Line Detection Properties
Angle Precision 1/8 The precision at which edge angles are detected, ranging from 1/64 degrees to 1 degree.
Threshold 75% "Threshold" determines what should count as a line when detected by setting a percentage of the image width or height the line must occupy to be considered an edge. The default setting here is 75%. So, if the left (vertical) line of the image you want to extract is at least 75% as long as height of the whole image, the page will extract. (Note, skewed, sheared or otherwise warped image might need a lower threshold than you may think. The "Zoning" diagnostic image will help configure this property.
Warp Settings
Interpolation Mode Linear Determines accuracy and speed of the warp operation. NearestNeighbor is the fastest and least accurate. Cubic is the most accurate but slowest. Linear is in between both.
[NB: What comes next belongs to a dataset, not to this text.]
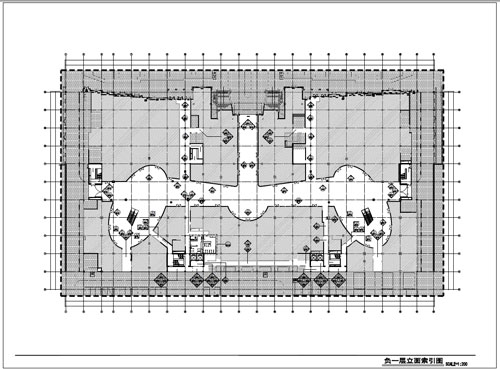 商場深化設計施工圖負一層立面索引圖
Apply Edge Smoothing False When images are de-warped, pixels from lines that were straight on the original document are put back together and made straight again. However, the operation is never 100% perfect. Some distortion will necessarily occur.

Edge smoothing attempts to even out these lines while preserving their edge. This is a "True" or "False" property. So, if turned on it will either successfully smooth edges or it won't. There's no configurable properties to get it to work "better".